Trivial representation in Clebsch-Gordan decomposition

Question

My professor defined the Clebsch-Gordan series as the direct sum decomposition of the tensor product of two representations of the Lie group SU(2):

$$ D_{j_1} \otimes D_{j_2} = D_{j_1+j_2} \oplus D_{j_1+j_2-1} \oplus ... \oplus D_{|j_1-j_2|} $$

I think it's an interesting fact that the trivial representation $D_0$ will be in the tensor product if and only if $j_1=j_2$.

Is there an intuitive explanation for that? What common property of all systems with $j_1=j_2$ leads to the trivial representation being part of the tensor product?

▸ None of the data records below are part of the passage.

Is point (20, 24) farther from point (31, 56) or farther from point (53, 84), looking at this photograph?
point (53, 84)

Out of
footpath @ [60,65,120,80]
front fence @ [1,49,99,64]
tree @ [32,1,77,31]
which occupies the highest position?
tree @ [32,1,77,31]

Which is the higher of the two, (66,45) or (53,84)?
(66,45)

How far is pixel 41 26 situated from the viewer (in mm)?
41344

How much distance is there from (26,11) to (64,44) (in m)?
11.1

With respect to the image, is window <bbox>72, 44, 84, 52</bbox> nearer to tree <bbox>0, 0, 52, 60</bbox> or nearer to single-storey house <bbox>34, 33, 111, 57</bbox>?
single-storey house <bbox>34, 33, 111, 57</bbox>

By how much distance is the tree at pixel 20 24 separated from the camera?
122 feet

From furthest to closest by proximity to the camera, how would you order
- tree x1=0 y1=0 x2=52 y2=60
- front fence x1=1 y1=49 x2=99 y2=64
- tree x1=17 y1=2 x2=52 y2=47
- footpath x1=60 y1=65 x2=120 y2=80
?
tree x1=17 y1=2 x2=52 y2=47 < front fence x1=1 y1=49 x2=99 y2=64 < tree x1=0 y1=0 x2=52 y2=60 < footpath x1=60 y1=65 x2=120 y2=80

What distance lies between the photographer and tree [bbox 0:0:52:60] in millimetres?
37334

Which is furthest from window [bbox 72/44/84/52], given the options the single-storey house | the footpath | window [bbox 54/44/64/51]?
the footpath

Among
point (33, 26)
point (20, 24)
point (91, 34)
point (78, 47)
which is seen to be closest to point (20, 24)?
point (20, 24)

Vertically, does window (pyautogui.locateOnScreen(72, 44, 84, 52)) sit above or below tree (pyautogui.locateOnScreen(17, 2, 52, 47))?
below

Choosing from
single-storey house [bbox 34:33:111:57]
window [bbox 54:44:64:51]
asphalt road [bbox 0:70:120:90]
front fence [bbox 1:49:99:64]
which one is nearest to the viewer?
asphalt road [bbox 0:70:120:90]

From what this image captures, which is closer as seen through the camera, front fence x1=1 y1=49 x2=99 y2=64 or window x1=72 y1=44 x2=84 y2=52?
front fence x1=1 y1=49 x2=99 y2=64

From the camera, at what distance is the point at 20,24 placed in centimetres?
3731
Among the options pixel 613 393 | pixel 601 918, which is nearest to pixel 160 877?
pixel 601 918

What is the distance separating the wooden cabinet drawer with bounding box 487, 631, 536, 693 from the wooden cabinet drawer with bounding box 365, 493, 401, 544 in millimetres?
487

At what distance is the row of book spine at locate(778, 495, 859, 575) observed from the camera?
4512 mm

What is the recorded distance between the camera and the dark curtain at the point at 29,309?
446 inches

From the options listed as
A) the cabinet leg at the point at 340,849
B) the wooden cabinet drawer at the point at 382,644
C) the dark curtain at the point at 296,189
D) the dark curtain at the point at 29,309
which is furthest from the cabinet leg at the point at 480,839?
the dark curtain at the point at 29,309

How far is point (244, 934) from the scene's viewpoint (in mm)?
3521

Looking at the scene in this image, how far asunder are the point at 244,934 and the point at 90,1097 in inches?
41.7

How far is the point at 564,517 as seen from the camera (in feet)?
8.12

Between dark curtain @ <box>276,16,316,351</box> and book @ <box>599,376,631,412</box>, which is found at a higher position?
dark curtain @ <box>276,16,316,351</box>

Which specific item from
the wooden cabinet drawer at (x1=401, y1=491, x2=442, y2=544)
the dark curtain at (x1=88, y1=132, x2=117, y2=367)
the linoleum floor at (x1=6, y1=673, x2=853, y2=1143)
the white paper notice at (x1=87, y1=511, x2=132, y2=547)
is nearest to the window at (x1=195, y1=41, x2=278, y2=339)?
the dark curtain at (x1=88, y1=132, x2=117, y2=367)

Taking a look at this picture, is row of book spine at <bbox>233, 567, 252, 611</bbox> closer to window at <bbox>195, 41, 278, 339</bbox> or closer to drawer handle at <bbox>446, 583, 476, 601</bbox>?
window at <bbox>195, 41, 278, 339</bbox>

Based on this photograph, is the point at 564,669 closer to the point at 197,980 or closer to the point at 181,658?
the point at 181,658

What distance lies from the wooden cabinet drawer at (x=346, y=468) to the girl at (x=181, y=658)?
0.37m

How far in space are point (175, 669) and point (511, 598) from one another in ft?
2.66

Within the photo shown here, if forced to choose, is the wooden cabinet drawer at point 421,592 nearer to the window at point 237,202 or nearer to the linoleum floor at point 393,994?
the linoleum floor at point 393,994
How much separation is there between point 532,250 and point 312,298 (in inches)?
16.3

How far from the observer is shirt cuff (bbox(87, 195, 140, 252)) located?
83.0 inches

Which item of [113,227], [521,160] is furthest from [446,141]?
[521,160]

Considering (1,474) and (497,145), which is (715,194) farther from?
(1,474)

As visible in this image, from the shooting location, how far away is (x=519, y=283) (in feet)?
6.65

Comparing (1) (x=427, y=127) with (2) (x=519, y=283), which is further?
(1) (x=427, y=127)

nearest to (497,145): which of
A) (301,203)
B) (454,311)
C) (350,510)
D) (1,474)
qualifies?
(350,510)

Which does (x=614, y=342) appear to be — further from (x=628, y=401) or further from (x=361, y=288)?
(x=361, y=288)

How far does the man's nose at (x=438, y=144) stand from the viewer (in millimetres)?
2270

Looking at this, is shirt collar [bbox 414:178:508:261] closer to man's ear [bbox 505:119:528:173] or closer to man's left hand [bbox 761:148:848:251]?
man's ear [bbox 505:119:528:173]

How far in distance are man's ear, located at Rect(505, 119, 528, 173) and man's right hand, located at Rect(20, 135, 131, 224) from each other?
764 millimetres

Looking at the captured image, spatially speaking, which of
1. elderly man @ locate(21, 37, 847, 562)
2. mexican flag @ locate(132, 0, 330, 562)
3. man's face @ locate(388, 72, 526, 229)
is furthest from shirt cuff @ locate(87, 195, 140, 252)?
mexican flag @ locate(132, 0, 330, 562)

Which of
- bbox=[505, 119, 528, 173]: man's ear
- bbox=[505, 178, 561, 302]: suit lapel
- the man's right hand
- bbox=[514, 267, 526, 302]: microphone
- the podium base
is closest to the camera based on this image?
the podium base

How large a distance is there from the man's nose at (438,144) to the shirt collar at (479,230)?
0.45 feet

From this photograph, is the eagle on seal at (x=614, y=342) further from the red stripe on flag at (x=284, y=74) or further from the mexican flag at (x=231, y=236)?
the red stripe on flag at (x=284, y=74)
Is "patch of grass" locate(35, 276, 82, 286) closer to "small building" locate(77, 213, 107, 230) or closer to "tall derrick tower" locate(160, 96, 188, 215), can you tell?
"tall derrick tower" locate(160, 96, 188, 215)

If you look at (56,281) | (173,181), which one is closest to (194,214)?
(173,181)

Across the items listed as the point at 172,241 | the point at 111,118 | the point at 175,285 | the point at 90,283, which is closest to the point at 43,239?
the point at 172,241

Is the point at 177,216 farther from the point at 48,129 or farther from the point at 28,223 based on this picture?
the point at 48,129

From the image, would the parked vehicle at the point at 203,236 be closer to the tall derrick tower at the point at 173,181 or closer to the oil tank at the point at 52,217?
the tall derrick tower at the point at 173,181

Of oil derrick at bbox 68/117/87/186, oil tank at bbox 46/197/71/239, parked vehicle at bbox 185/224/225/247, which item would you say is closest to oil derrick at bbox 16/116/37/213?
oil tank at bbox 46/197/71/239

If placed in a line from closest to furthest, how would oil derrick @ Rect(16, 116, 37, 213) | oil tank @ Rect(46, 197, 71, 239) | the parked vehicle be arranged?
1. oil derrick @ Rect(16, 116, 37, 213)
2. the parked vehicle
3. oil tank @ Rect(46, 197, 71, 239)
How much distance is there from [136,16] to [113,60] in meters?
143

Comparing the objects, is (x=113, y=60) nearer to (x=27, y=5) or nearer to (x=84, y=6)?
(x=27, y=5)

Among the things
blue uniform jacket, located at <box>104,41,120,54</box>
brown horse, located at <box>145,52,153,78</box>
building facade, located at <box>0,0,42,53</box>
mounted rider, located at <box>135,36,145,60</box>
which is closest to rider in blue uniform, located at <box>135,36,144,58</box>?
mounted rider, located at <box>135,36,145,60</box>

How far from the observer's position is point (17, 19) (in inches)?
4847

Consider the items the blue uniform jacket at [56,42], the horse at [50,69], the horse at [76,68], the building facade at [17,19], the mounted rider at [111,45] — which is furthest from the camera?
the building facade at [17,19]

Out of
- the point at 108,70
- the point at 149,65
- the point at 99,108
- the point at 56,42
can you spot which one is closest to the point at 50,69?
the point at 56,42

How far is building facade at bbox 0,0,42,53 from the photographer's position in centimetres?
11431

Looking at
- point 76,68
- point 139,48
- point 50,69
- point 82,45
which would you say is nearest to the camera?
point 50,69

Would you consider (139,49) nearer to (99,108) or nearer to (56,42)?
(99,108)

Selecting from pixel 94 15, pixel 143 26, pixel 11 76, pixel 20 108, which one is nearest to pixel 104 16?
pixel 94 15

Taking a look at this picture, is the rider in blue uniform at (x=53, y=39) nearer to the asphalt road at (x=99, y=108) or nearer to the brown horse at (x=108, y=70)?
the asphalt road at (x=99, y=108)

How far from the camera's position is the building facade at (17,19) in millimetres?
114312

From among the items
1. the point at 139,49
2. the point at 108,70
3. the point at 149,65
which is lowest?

This question could be generalized to a similar fact about $D_{1/2}$ and $D_1$.

Answer 1

Generically, given a representation $V$ of a group, the tensor representation $V\otimes V$ will decompose into the symmetric and antisymmetric parts $$ V\otimes V = \Lambda^2 V \oplus S^2 V$$ and in the case of the rotation group (or its universal cover), the symmetric 2-tensors have a certain invariant under rotations - their trace! So when $j_1 = j_2$, the tensor representation is really the 2-tensors (think: matrices) on the $D_{j_1}$ space, and the trace part of the matrices forms the trivial subrepresentation.

If $j_1 \neq j_2$, the tensor representation is not simply such sqaure matrices on the original space, so we can't speak of a trace, and we don't have a trivial subrepresentation.

Answer 2

Yes. To obtain a scalar (or the trivial representation) one must multiply a representation $D^{\lambda}$ by its conjugate $D^{\lambda^*}$: the weights in the conjugate representation $\lambda^*$ are the negative of those in $\lambda$, and the scalar occurs when combining conjugate functions, so,as to produce a final function with weight $0$.

In $SU(2)$ all representations are self conjugate, so $\lambda^*$ is equivalent to $\lambda$, and indeed the weights in $\lambda$ runs from $-\lambda$ to $\lambda$, so that any weight and its negative are in the representation. This means that, to get a scalar, you need to have $\lambda_1=\lambda_2$.

In other groups, v.g. $SU(3)$, not all irreps are self-conjugate. To get a scalar one must then combine two properly conjugate irreps, such as $(1,0)$ and $(0,1)$. Indeed $(1,0)\otimes (0,1)=(0,0)\oplus (1,1)$ etc.